Based on her complex measurement, which can come out as either YES or NO, she can infer the result of the measurement made by Bob’s friend. Say Alice got YES for an answer. She can deduce using quantum mechanics that Bob’s friend must have found the particle’s spin to be UP, and therefore that Alice’s friend got tails in her coin toss.
This assertion by Alice necessitates another assumption about her use of quantum theory. Not only does she reason about what she knows, but she reasons about how Bob’s friend used quantum theory to arrive at his conclusion about the result of the coin toss. Alice makes that conclusion her own. This assumption of consistency argues that the predictions made by different agents using quantum theory are not contradictory.

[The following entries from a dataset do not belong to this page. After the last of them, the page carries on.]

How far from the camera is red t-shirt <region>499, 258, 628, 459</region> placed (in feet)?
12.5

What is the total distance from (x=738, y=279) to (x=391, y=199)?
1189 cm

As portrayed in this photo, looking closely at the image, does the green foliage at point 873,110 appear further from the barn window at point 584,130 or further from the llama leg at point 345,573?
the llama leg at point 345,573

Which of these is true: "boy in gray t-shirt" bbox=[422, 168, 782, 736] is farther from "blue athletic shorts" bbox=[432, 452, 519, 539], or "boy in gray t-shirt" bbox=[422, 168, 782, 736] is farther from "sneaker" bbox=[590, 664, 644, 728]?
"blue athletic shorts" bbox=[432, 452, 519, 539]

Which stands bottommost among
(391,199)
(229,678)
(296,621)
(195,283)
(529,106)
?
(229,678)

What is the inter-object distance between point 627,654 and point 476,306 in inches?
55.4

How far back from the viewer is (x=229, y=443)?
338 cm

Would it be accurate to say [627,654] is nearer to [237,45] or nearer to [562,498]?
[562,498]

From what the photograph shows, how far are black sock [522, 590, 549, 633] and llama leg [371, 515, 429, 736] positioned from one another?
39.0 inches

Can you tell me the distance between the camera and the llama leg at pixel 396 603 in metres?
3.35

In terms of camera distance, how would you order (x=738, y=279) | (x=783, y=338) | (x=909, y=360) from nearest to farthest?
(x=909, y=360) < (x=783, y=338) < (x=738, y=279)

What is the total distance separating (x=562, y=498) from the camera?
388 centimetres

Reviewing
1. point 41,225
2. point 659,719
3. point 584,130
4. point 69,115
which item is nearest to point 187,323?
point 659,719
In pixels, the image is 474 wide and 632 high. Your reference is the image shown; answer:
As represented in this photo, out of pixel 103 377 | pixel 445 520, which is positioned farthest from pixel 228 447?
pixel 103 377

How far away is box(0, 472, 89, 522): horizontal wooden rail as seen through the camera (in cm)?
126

Meanwhile, Bob can make a similarly complex measurement on his friend and his lab, placing them in a quantum superposition. The answer can again be YES or NO. If Bob gets YES, the measurement is designed to let him conclude that Alice’s friend must have seen heads in her coin toss.
It’s clear that Alice and Bob can make measurements and compare their assertions about the result of the coin toss. But this involves another assumption: If an agent’s measurement says that the coin toss came up heads, then the opposite fact — that the coin toss came up tails — cannot be simultaneously true.
The setup is now ripe for a contradiction. When Alice gets a YES for her measurement, she infers that the coin toss came up tails, and when Bob gets a YES for his measurement, he infers the coin toss came up heads. Most of the time, Alice and Bob will get opposite answers. But Frauchiger and Renner showed that in 1/12 of the cases both Alice and Bob will get a YES in the same run of the experiment, causing them to disagree about whether Alice’s friend got a heads or a tails. “So, both of them are talking about the past event, and they are both sure what it was, but their statements are exactly opposite,” Renner said. “And that’s the contradiction. That shows something must be wrong.”
This led Frauchiger and Renner to claim that one of the three assumptions that underpin the thought experiment must be incorrect.
“The science stops there. We just know one of the three is wrong, and we cannot really give a good argument [as to] which one is violated,” Renner said. “This is now a matter of interpretation and taste.”